- Your task
The job is to output exactly the lines that run from the start of the entries through the line containing "G2 — moderate storm", pictures omitted.

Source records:
+ + + + +

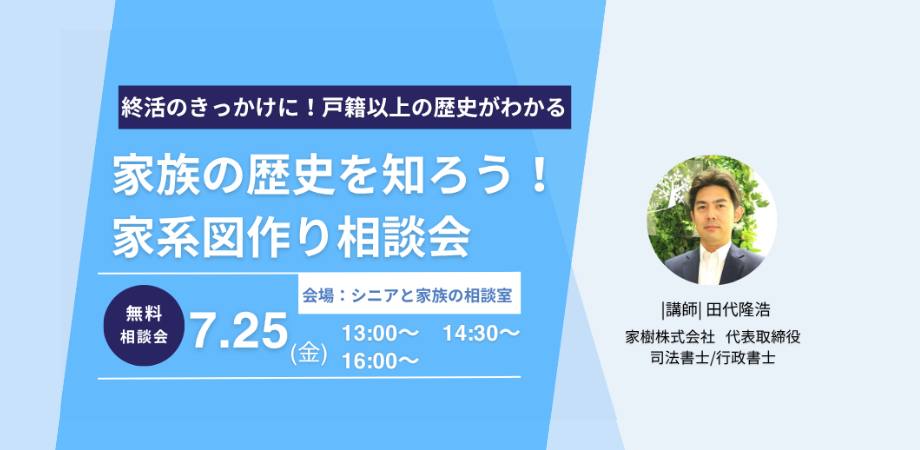 終活のきっかけに！戸籍以上の歴史がわかる

家族の歴史を知ろう！
家系図作り相談会

無料
相談会

7.25(金)

会場：シニアと家族の相談室

13:00〜　14:30〜
16:00〜

|講師| 田代隆浩
家樹株式会社　代表取締役
司法書士/行政書士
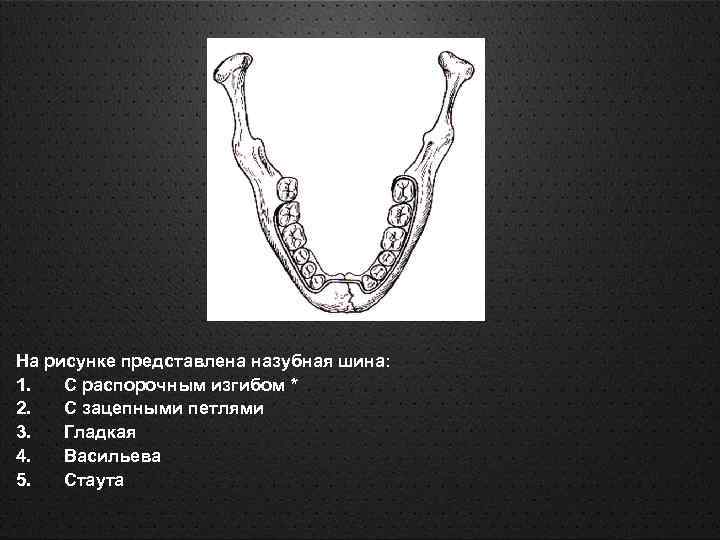 На рисунке представлена назубная шина:
1. С распорочным изгибом *
2. С зацепными петлями
3. Гладкая
4. Васильева
5. Стаута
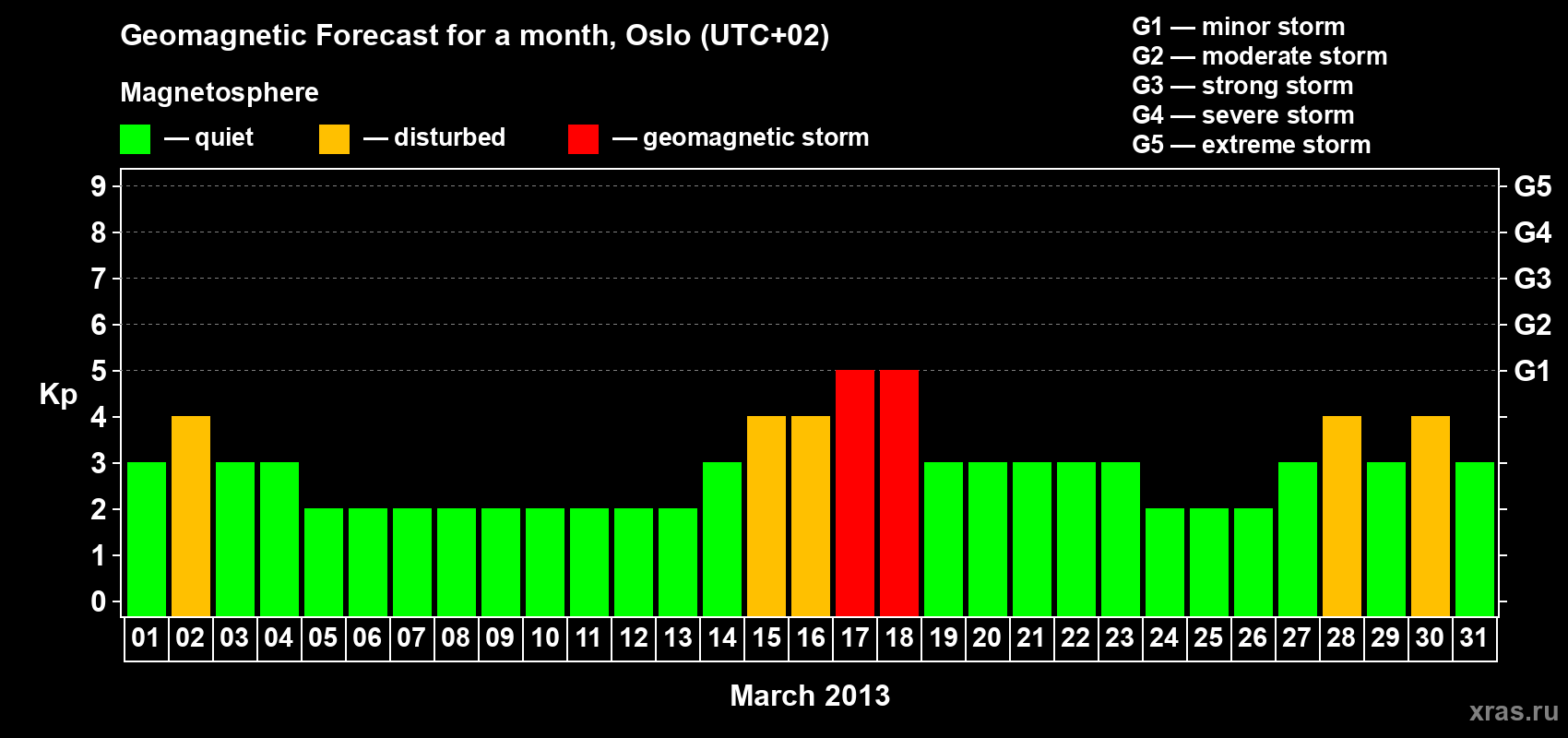 Geomagnetic Forecast for a month, Oslo (UTC+02)

Magnetosphere

— quiet — disturbed — geomagnetic storm

G1 — minor storm
G2 — moderate storm
G3 — strong storm
G4 — severe storm
G5 — extreme storm

Kp

9 8 7 6 5 4 3 2 1 0

G5 G4 G3 G2 G1

01 02 03 04 05 06 07 08 09 10 11 12 13 14 15 16 17 18 19 20 21 22 23 24 25 26 27 28 29 30 31

March 2013

xras.ru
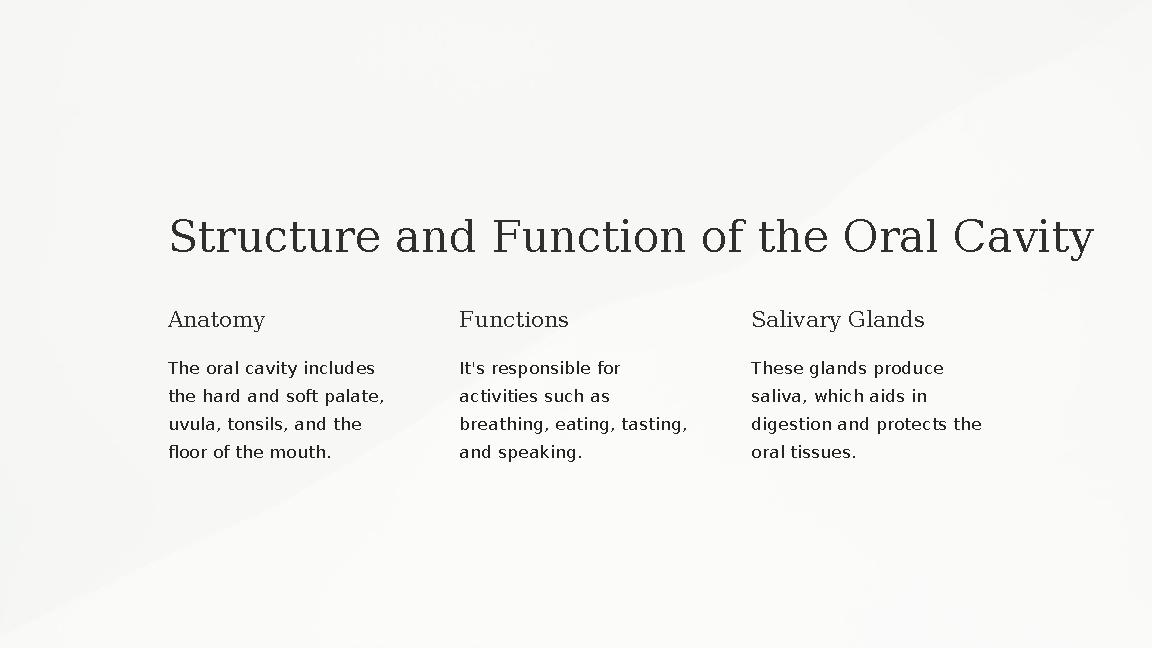 Structure and Function of the Oral Cavity

Anatomy

The oral cavity includes the hard and soft palate, uvula, tonsils, and the floor of the mouth.

Functions

It's responsible for activities such as breathing, eating, tasting, and speaking.

Salivary Glands

These glands produce saliva, which aids in digestion and protects the oral tissues.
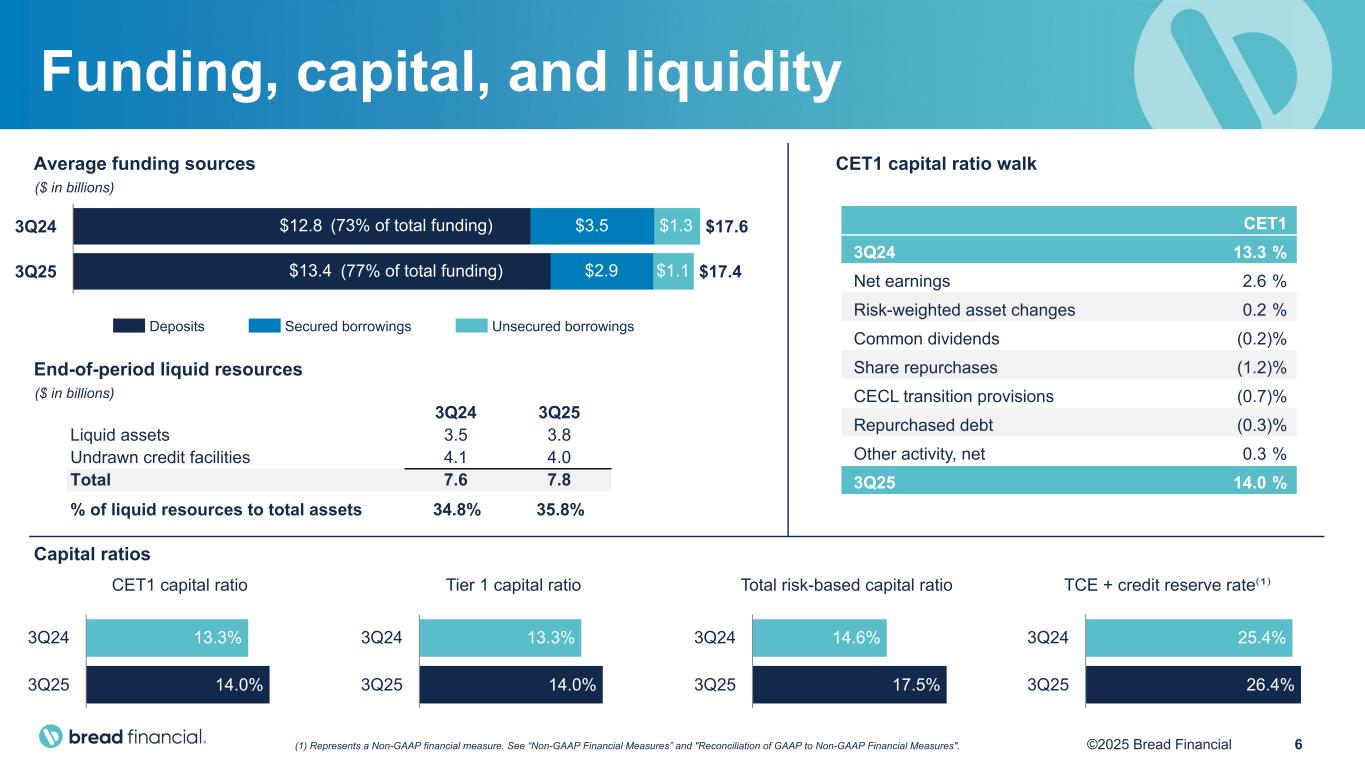 Funding, capital, and liquidity

Average funding sources
($ in billions)

3Q24 $12.8 (73% of total funding) $3.5 $1.3 $17.6
3Q25 $13.4 (77% of total funding) $2.9 $1.1 $17.4

Deposits Secured borrowings Unsecured borrowings

End-of-period liquid resources
($ in billions)

| | 3Q24 | 3Q25 |
|---|---|---|
| Liquid assets | 3.5 | 3.8 |
| Undrawn credit facilities | 4.1 | 4.0 |
| Total | 7.6 | 7.8 |
| % of liquid resources to total assets | 34.8% | 35.8% |

CET1 capital ratio walk

| | CET1 |
|---|---|
| 3Q24 | 13.3 % |
| Net earnings | 2.6 % |
| Risk-weighted asset changes | 0.2 % |
| Common dividends | (0.2)% |
| Share repurchases | (1.2)% |
| CECL transition provisions | (0.7)% |
| Repurchased debt | (0.3)% |
| Other activity, net | 0.3 % |
| 3Q25 | 14.0 % |

Capital ratios

CET1 capital ratio
3Q24 13.3%
3Q25 14.0%

Tier 1 capital ratio
3Q24 13.3%
3Q25 14.0%

Total risk-based capital ratio
3Q24 14.6%
3Q25 17.5%

TCE + credit reserve rate$^{(1)}$
3Q24 25.4%
3Q25 26.4%

bread financial.

(1) Represents a Non-GAAP financial measure. See "Non-GAAP Financial Measures" and "Reconciliation of GAAP to Non-GAAP Financial Measures".

©2025 Bread Financial 6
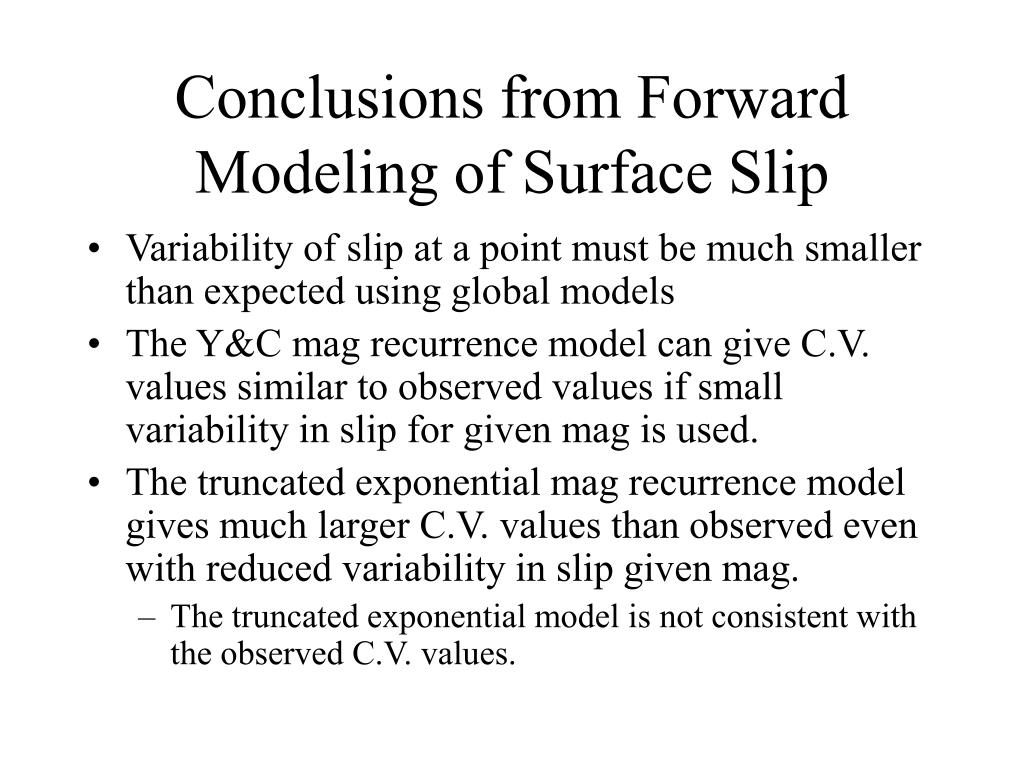 Conclusions from Forward Modeling of Surface Slip

• Variability of slip at a point must be much smaller than expected using global models
• The Y&C mag recurrence model can give C.V. values similar to observed values if small variability in slip for given mag is used.
• The truncated exponential mag recurrence model gives much larger C.V. values than observed even with reduced variability in slip given mag.
– The truncated exponential model is not consistent with the observed C.V. values.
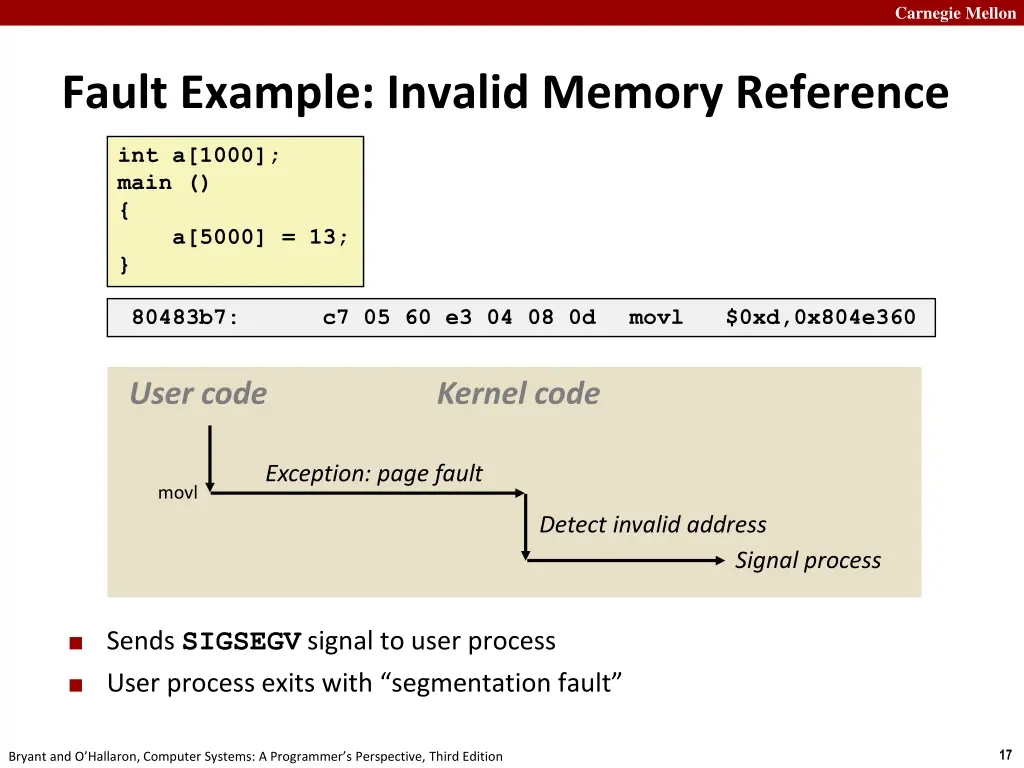 Carnegie Mellon

Fault Example: Invalid Memory Reference

int a[1000];
main ()
{
    a[5000] = 13;
}

80483b7: c7 05 60 e3 04 08 0d movl $0xd,0x804e360

User code

Kernel code

movl

Exception: page fault

Detect invalid address

Signal process

■ Sends SIGSEGV signal to user process
■ User process exits with “segmentation fault”

Bryant and O’Hallaron, Computer Systems: A Programmer’s Perspective, Third Edition

17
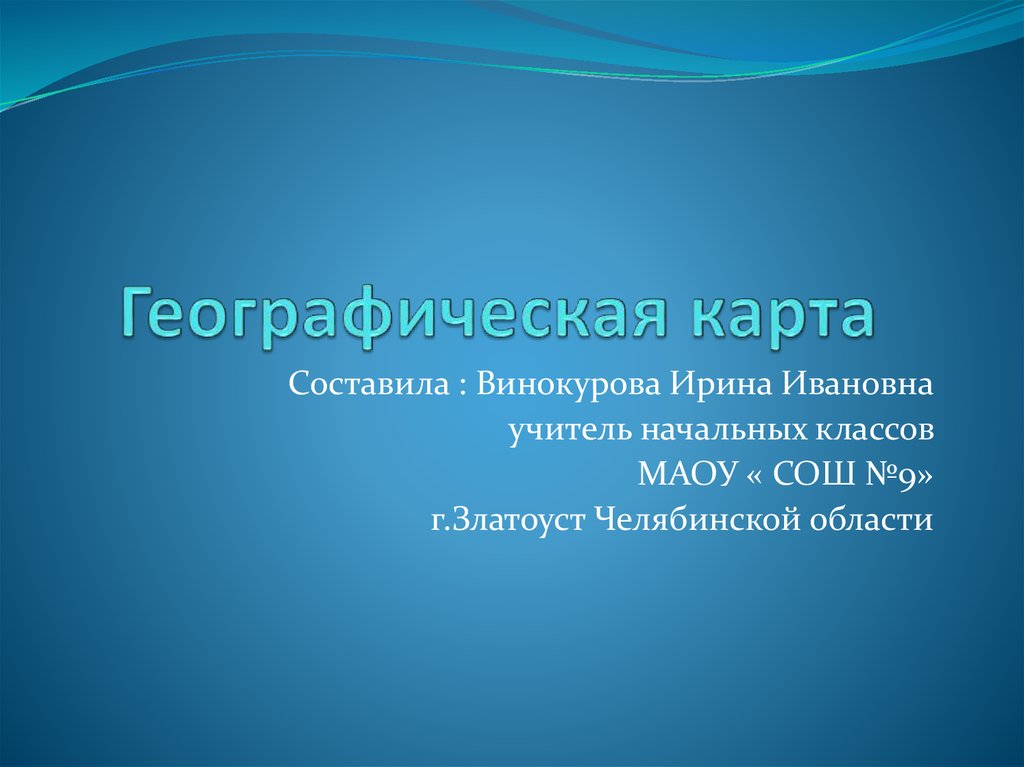 Географическая карта

Составила : Винокурова Ирина Ивановна
учитель начальных классов
МАОУ « СОШ №9»
г.Златоуст Челябинской области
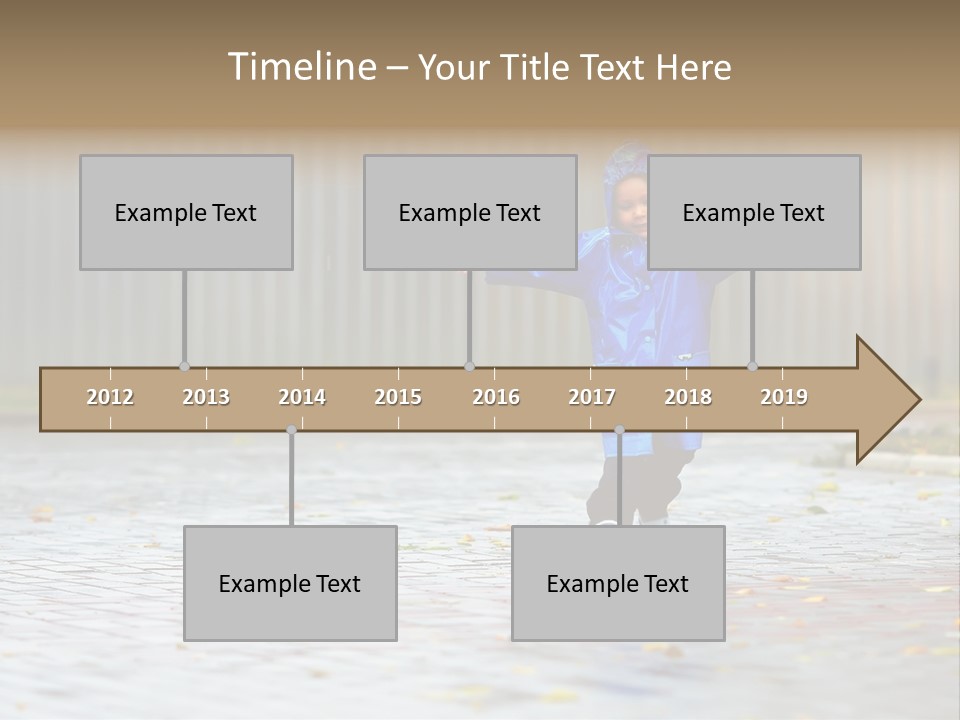 Timeline – Your Title Text Here

Example Text

Example Text

Example Text

2012 2013 2014 2015 2016 2017 2018 2019

Example Text

Example Text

+ + + + +

- Response to this task
 終活のきっかけに！戸籍以上の歴史がわかる

家族の歴史を知ろう！
家系図作り相談会

無料
相談会

7.25(金)

会場：シニアと家族の相談室

13:00〜　14:30〜
16:00〜

|講師| 田代隆浩
家樹株式会社　代表取締役
司法書士/行政書士
 На рисунке представлена назубная шина:
1. С распорочным изгибом *
2. С зацепными петлями
3. Гладкая
4. Васильева
5. Стаута
 Geomagnetic Forecast for a month, Oslo (UTC+02)

Magnetosphere

— quiet — disturbed — geomagnetic storm

G1 — minor storm
G2 — moderate storm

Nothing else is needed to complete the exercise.